TASK OBJECTIVE –
From the blog post on promoting eco-friendly behaviors, list every reason it gives for why climate change is one of the major concerns of the 21st century.

EXCERPT TO READ –
:::::
Friends of the Behavioral Economics Blog, this week we present the paper “How to Effectively Promote Eco-Friendly Behaviors: Insights from Contextual Behavioral Science”, by Stapleton, A.; McHugh, L. and Karekla, M. (2022), in which authors think about how to promote behaviors that favor the ecological awareness of people and organizations.
Climate change is one of the major concerns of the 21st century for several reasons: it is occurring in the present, its severity is increasing rapidly, and human activity is contributing to this increase.
Experts comment that, despite scientific consensus on the imminent and permanent effects of climate change, organized action to prevent further damage is, actually, minimal.
This is very interesting, as they suggest that climate change can be effectively reduced and managed through adaptation and mitigation. For humanity to survive and thrive, responses that involve both are necessary: mitigation, to reduce the behaviors that cause climate change; and adaptation, to adjust to the expected irreversible changes.
In short, climate change is a problem caused by human behavior that can also be solved by human behavior. But to change human behavior in a meaningful and lasting way over time, a scientific understanding of it is needed.
Contextual Behavioral Science (CBS) is an area of psychology that can help us in this mission.
CBS draws on evidence to understand human behavior, especially language and cognition, as humans understand the world through their thoughts, experiences and senses.
According to CBS, to promote practices that help reduce climate change, it is necessary for organizations and companies to examine their practices and improve them. In other words, consumer behavior does not just happen, but occurs in a particular context and is often guided by social reinforcement.
The CBS proposes some strategies or starting points to improve ecological behaviors. For example, they point out how important it is to establish credibility.
Messages that promote environmentally friendly behaviors are more likely to be effective when presented by a credible speaker. Credible speakers are those who are perceived by consumers as logical, sincere and knowledgeable.
:::::
INFORMATION –

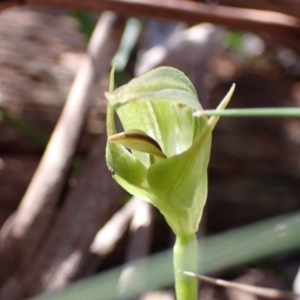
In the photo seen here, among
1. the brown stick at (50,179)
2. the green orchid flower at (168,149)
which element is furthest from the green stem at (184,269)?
the brown stick at (50,179)

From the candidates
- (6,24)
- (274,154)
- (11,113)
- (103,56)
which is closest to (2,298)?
(11,113)

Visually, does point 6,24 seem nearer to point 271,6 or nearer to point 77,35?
point 77,35

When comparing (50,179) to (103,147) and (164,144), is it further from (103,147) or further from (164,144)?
(164,144)

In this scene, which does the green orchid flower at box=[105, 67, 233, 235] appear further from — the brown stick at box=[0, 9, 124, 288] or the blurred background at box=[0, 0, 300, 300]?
the brown stick at box=[0, 9, 124, 288]

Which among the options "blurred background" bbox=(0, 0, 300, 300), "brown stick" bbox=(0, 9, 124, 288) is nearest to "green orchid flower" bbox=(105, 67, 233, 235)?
"blurred background" bbox=(0, 0, 300, 300)

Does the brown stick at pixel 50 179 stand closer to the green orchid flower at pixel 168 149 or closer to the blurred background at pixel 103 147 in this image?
the blurred background at pixel 103 147
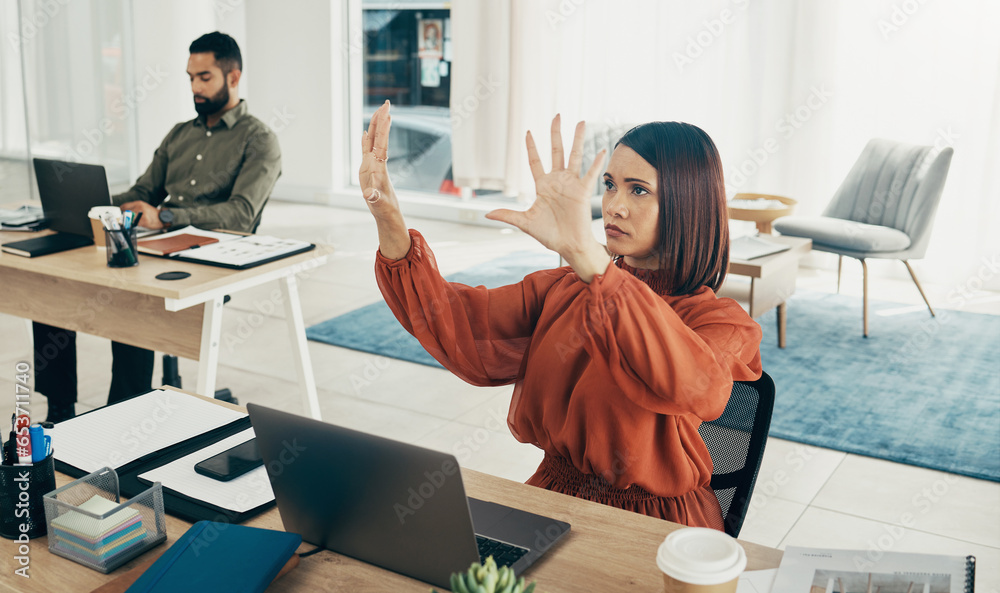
:::::
RESPONSE –
- It is occurring in the present.
- Its severity is increasing rapidly.
- Human activity is contributing to this increase.